Novo sistema de radar é testado no Cascatinha

Fiscalização eletrônica é aprovada por moradores e comerciantes do entorno
A fiscalização eletrônica de infrações de trânsito vai ser ampliada no município, com radares simultâneos de excesso de velocidade e avanço de semáforos. Equipamentos instalados na Avenida Doutor Paulo Japiassu Coelho perto do cruzamento com a Rua Tom Fagundes, no Bairro Cascatinha, Zona Sul, já funcionam em fase de testes. A operação foi iniciada na manhã de domingo, quando o tráfego precisou ser interditado na região. Os dados recolhidos dos radares servirão de base para nortear as ações da Settra, como viabilidade de outros pontos de fiscalização no município.
De acordo com a assessoria da Prefeitura, a licitação de 2010 foi homologada. Segundo o antigo edital, a previsão é de instalação de 40 pontos no total, sendo 20 pontos com radares tradicionais, que vistoriam apenas o excesso de velocidade, funcionando em esquema de rodízio, e a inclusão de 20 pontos com os novos equipamentos simultâneos. Conforme o antigo documento, no Bairro Cascatinha, além do cruzamento da Japiassu com Tom Fagundes, ainda seria implantado outro aparelho na interseção da avenida com a Itamar Soares.

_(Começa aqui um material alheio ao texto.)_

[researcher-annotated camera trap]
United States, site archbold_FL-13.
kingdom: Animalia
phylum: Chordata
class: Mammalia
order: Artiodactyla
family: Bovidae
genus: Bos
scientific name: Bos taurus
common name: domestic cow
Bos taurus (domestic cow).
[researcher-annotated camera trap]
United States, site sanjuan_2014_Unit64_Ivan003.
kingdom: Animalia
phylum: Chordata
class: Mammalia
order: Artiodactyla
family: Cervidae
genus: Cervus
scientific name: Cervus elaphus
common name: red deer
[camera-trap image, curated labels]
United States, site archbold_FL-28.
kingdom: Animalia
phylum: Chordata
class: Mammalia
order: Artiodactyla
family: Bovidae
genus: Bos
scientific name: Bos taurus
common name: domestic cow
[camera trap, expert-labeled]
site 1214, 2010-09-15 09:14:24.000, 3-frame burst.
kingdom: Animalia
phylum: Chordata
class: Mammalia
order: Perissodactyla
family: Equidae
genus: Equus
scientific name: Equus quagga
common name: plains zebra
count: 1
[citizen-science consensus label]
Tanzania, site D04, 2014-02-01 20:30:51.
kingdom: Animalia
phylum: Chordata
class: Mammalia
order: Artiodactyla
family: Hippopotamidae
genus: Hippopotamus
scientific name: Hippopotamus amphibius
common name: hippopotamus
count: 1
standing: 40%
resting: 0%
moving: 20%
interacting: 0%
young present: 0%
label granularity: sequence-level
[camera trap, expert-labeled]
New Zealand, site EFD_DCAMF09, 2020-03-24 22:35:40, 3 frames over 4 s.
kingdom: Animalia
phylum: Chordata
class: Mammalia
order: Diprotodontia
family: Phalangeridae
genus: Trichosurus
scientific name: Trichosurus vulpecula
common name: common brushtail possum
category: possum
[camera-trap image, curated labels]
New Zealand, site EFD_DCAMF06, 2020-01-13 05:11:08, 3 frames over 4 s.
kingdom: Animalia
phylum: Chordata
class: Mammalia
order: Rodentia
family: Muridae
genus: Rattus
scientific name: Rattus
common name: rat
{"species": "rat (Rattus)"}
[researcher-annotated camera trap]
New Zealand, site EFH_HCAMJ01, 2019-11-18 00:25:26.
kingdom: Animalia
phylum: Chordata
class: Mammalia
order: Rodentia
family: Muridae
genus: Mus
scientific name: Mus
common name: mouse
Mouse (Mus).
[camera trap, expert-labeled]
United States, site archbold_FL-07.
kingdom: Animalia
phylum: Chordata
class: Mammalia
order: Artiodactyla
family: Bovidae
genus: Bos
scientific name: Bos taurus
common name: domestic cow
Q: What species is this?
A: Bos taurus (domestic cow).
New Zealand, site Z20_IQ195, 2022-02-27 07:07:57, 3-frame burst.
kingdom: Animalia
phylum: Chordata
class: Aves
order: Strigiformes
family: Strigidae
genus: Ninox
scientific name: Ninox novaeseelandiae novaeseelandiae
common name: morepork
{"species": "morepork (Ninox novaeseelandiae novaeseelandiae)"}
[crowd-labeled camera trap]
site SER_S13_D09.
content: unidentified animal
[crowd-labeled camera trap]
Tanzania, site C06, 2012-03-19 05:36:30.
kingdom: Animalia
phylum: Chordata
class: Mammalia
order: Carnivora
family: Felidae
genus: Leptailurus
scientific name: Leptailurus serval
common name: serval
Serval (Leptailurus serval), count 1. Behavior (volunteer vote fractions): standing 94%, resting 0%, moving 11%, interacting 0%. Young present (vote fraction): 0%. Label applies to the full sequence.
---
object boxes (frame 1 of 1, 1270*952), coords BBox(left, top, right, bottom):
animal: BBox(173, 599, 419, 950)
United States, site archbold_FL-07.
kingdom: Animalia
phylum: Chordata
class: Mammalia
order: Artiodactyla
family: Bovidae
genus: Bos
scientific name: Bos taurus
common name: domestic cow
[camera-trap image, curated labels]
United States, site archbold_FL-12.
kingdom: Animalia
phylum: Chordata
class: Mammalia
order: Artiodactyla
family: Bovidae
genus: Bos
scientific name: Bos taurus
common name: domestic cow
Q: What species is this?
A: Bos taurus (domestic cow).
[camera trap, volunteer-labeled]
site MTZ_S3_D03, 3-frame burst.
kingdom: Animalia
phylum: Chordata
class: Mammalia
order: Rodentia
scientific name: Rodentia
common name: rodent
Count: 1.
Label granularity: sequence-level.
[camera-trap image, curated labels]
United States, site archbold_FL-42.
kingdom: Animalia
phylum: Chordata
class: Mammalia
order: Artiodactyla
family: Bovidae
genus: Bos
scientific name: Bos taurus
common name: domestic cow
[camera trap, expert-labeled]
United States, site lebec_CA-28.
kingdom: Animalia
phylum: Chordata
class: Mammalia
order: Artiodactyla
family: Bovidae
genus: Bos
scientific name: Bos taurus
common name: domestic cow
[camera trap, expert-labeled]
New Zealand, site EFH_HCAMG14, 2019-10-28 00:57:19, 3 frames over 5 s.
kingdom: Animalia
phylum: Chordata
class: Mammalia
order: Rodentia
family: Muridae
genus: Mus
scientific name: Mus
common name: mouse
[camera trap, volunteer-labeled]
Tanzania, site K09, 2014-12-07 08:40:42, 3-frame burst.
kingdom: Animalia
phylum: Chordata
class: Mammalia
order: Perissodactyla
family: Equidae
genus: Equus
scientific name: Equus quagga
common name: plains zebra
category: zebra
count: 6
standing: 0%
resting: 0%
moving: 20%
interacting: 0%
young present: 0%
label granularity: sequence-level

Comerciantes e moradores do entorno relatam a necessidade da vigilância. "É muito comum vermos todo tipo de infração por aqui. Desde avanços de sinal até conversões irregulares. Acho que será bom ter o radar. Vai nos dar mais segurança", comentou o vendedor Rafael Mayrink. Outro empresário, Samuel Martins, também defende os aparelhos, desde que haja sinalização informativa dos radares. "É comum termos acidentes aqui, por isso acho que será positivo. Entretanto, é preciso que a Prefeitura sinalize o local, já que o aparelho tem caráter preventivo. Senão, terá a função apenas de arrecadação."
Conforme a assessoria da Prefeitura, é preciso, nesse primeiro momento, verificar se o aparelho, disponibilizado pela empresa GCT, cumprirá todas as especificações técnicas da licitação. Em abril, o secretário de Transporte e Trânsito, Rodrigo Tortoriello, informou que a forma de contrato com a empresa será alterada para pagamento por funcionamento e não mais por produtividade ou sobre o percentual de multas aplicadas, como acontecia.